# Difference between ENTP and ESTP? (Ne vs Se)



## GJN94 (Feb 17, 2019)




----------



## SilentScream (Mar 31, 2011)

Someone else was passively implying that you're spamming at this point and I tend to agree. 

Seriously you're not contributing anything of value here by constantly posting links to someone else's (or maybe your own) videos.You want a discussion around the video, the content of the video then talk about it. Forums are mostly text-based because people here generally like to read. People who like to watch stuff with no meaningful written content find videos to watch themselves. It's a completely different demographic and hopefully you can appreciate the difference. 
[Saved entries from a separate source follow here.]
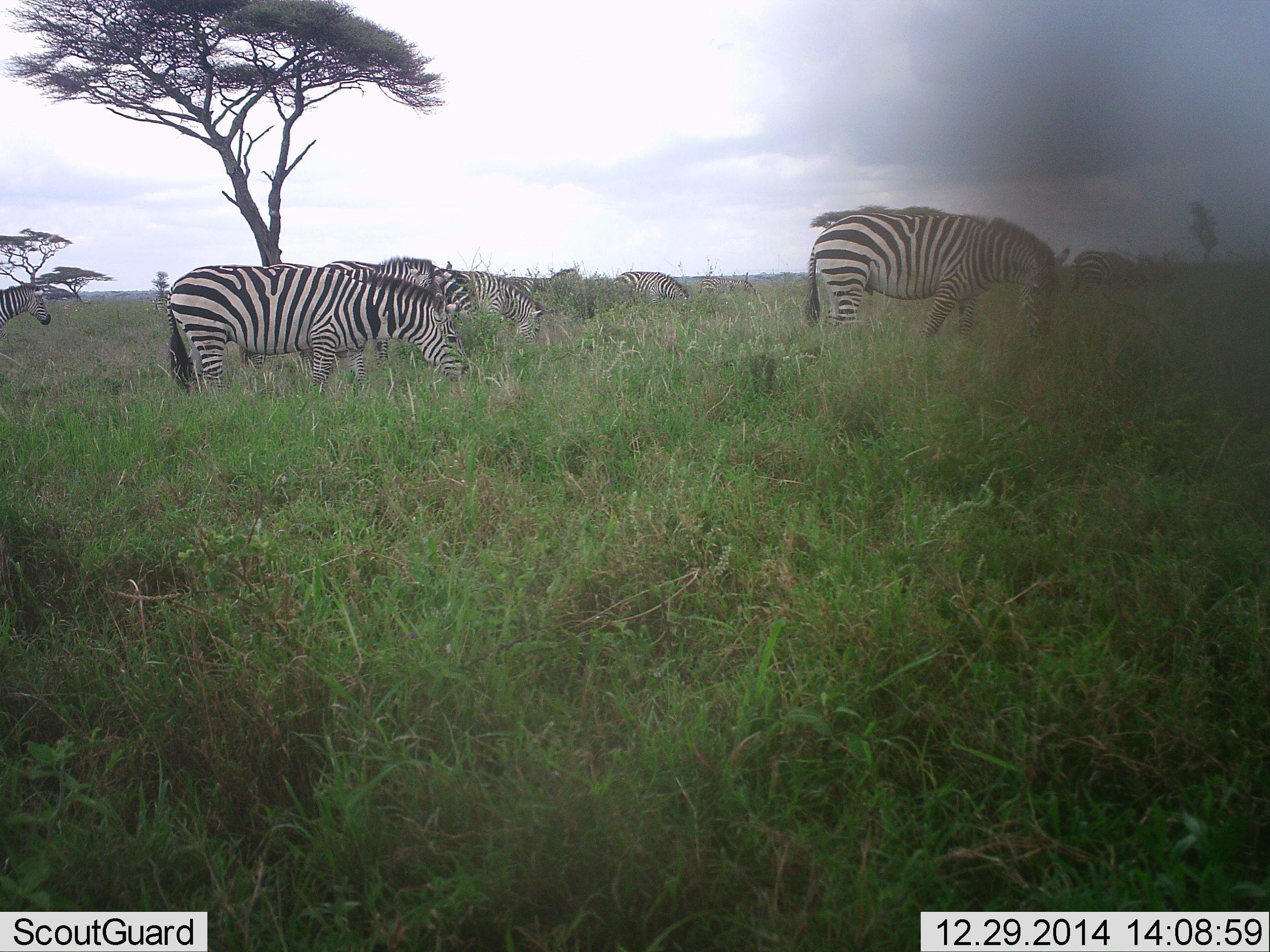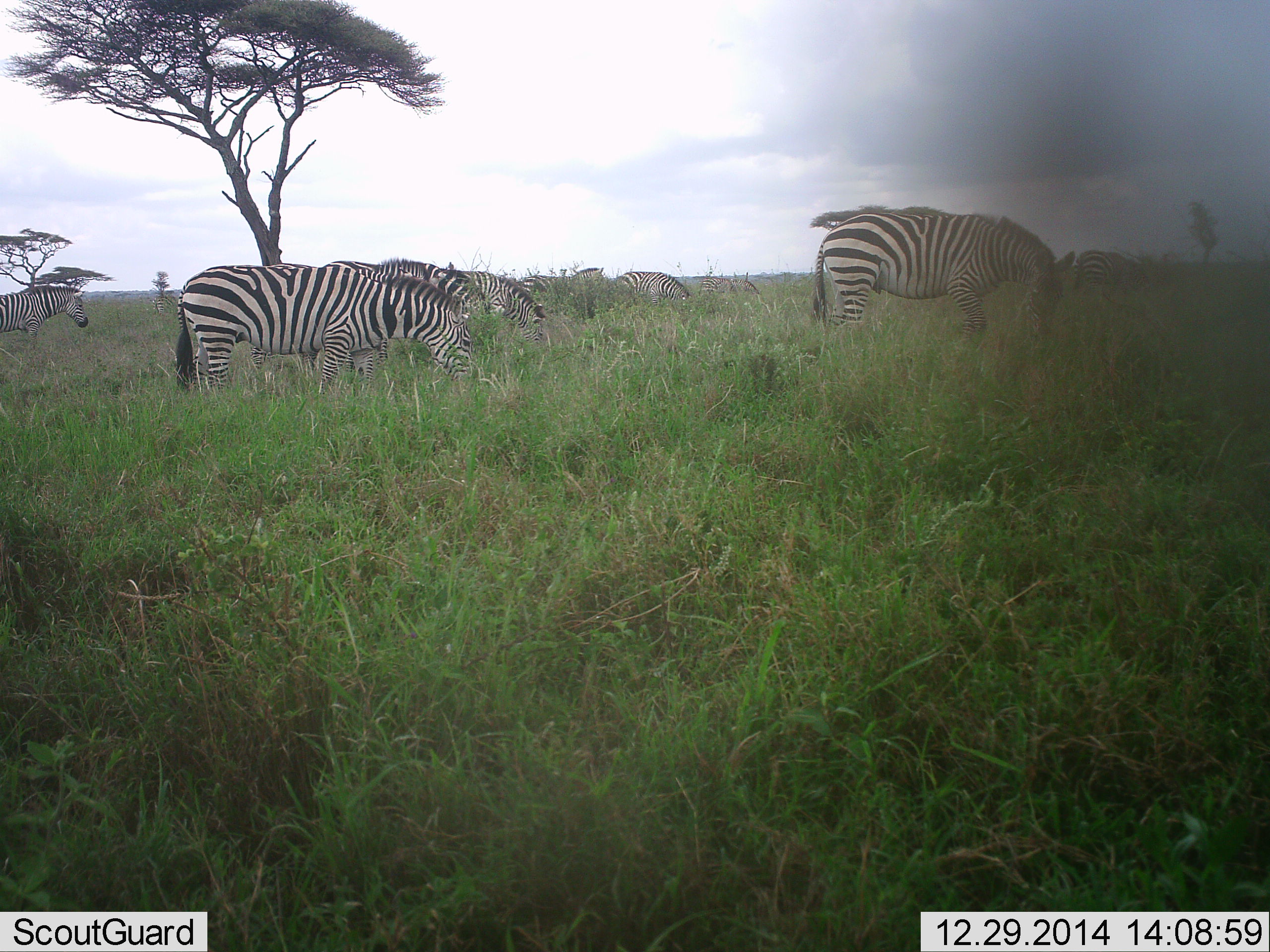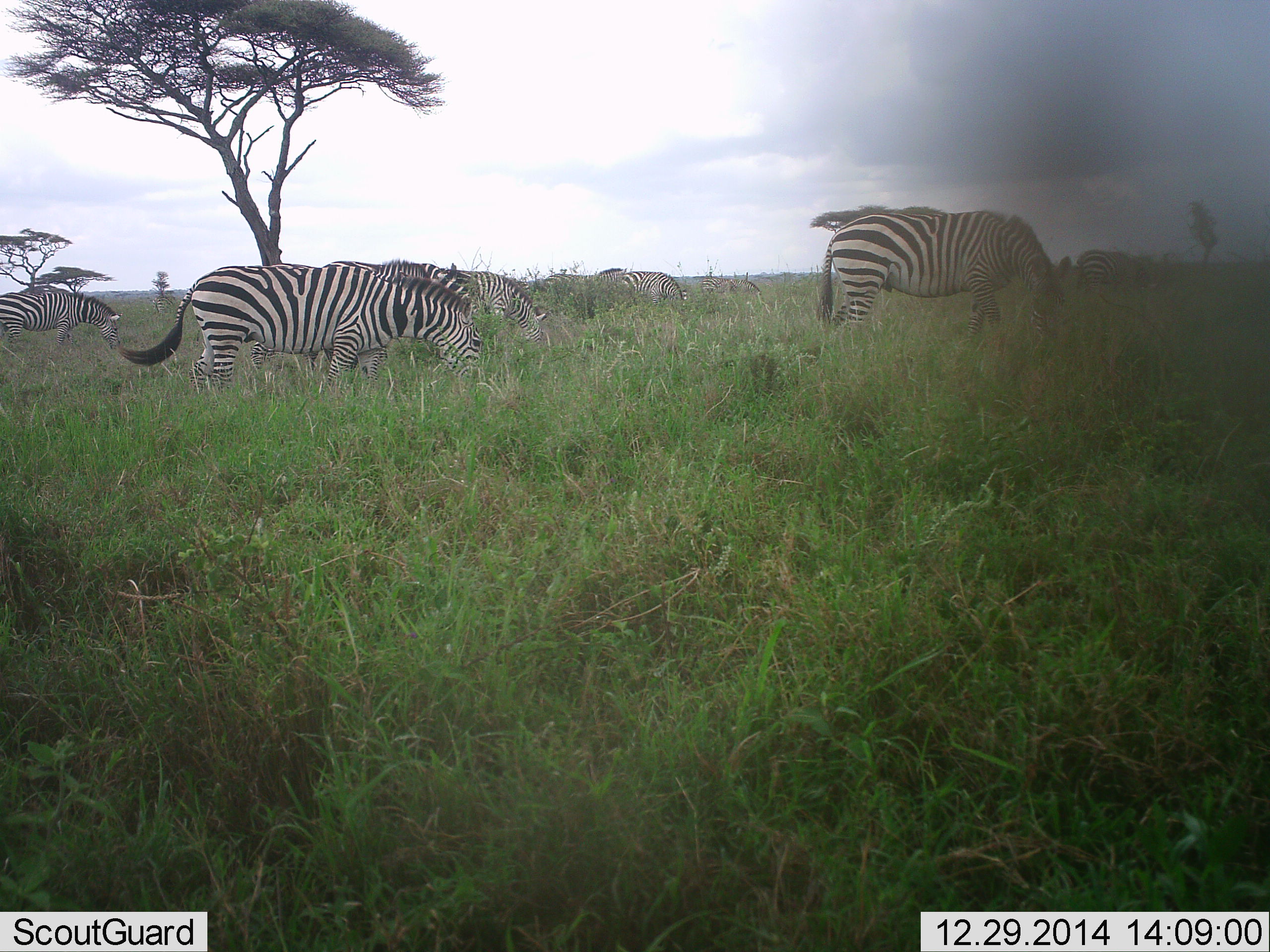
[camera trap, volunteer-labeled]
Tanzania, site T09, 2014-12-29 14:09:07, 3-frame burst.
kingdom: Animalia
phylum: Chordata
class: Mammalia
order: Perissodactyla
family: Equidae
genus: Equus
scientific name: Equus quagga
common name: plains zebra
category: zebra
Zebra (plains zebra) (Equus quagga), count 8. Behavior (volunteer vote fractions): standing 40%, resting 0%, moving 30%, interacting 0%. Young present (vote fraction): 0%. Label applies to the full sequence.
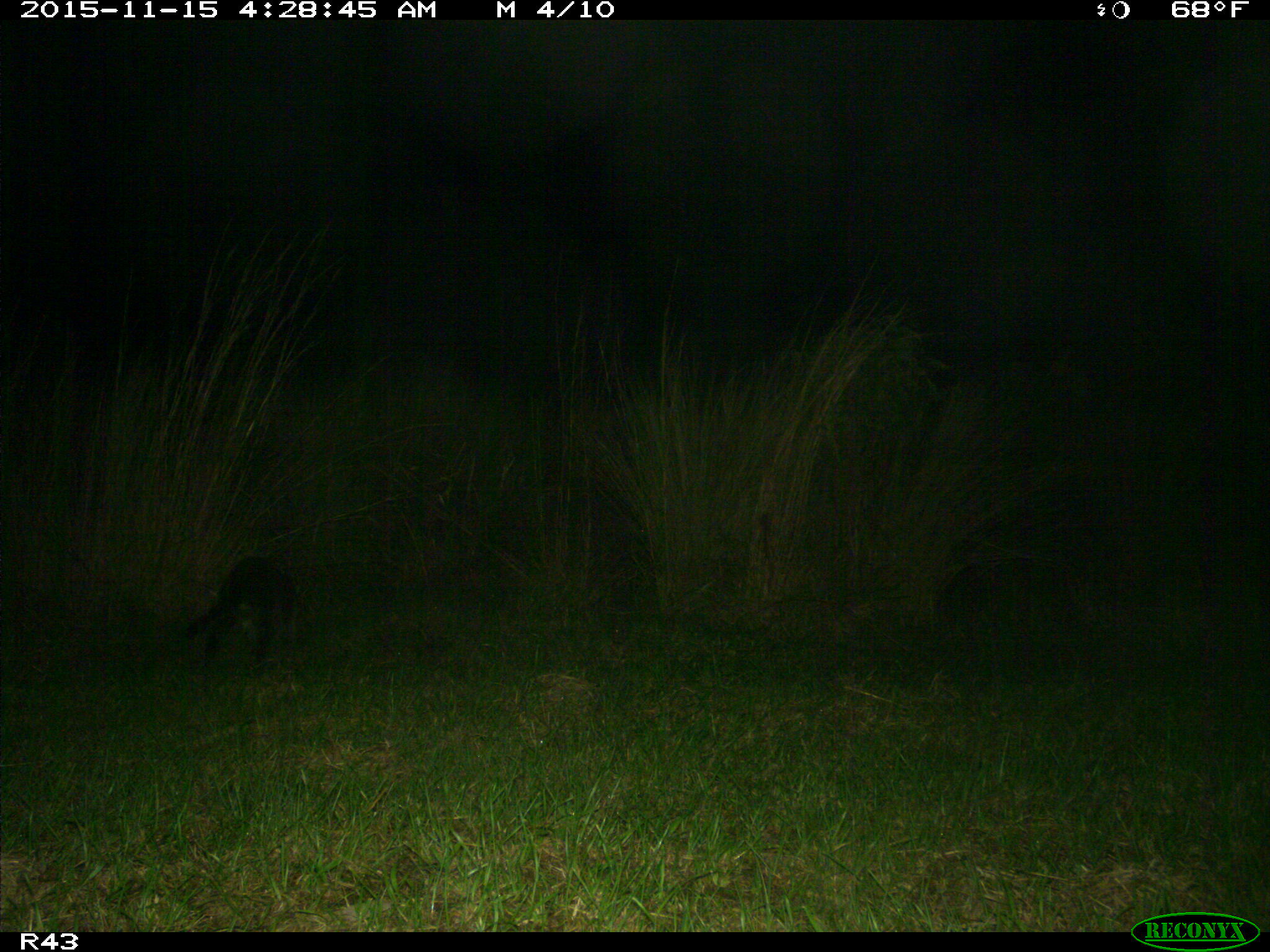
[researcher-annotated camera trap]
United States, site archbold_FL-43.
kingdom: Animalia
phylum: Chordata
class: Mammalia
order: Carnivora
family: Procyonidae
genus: Procyon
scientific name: Procyon lotor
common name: common raccoon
If you want views for your videos, I really don't think this is the best way to get them. If you want to actually discuss something in the video then make cliff-notes and para-phrase the content. Give us something to discuss instead of just spamming links and constantly opening new threads to do it. 

There's a Youtube Video thread in General Chat (I think), maybe that's better suited for you to post your videos there.


----------



## JennyJukes (Jun 29, 2012)

^ I agree, youtube videos don't work for everyone as in me personally I can't watch a youtube video and gain information from it. You'd be better transcripting, summarising/highlighting and posting points for discussion if you want to get more out of your videos.

I just took a quick look and I'm not sure if it's your story-telling mode but you asked the ENTP in this video

"Do you have no cognitive functions in common with the ISFJ?"

Is this to create a narrative into the similarities/differences between the types or do you genuinely not know the basic cognitive functions of each/most types? For someone that's been doing these videos for a while you would have thought you'd know?


----------



## Queen Talia (Aug 21, 2017)

Jawz said:


> Someone else was passively implying that you're spamming at this point and I tend to agree.


Oh it is definitely spamming at this point


----------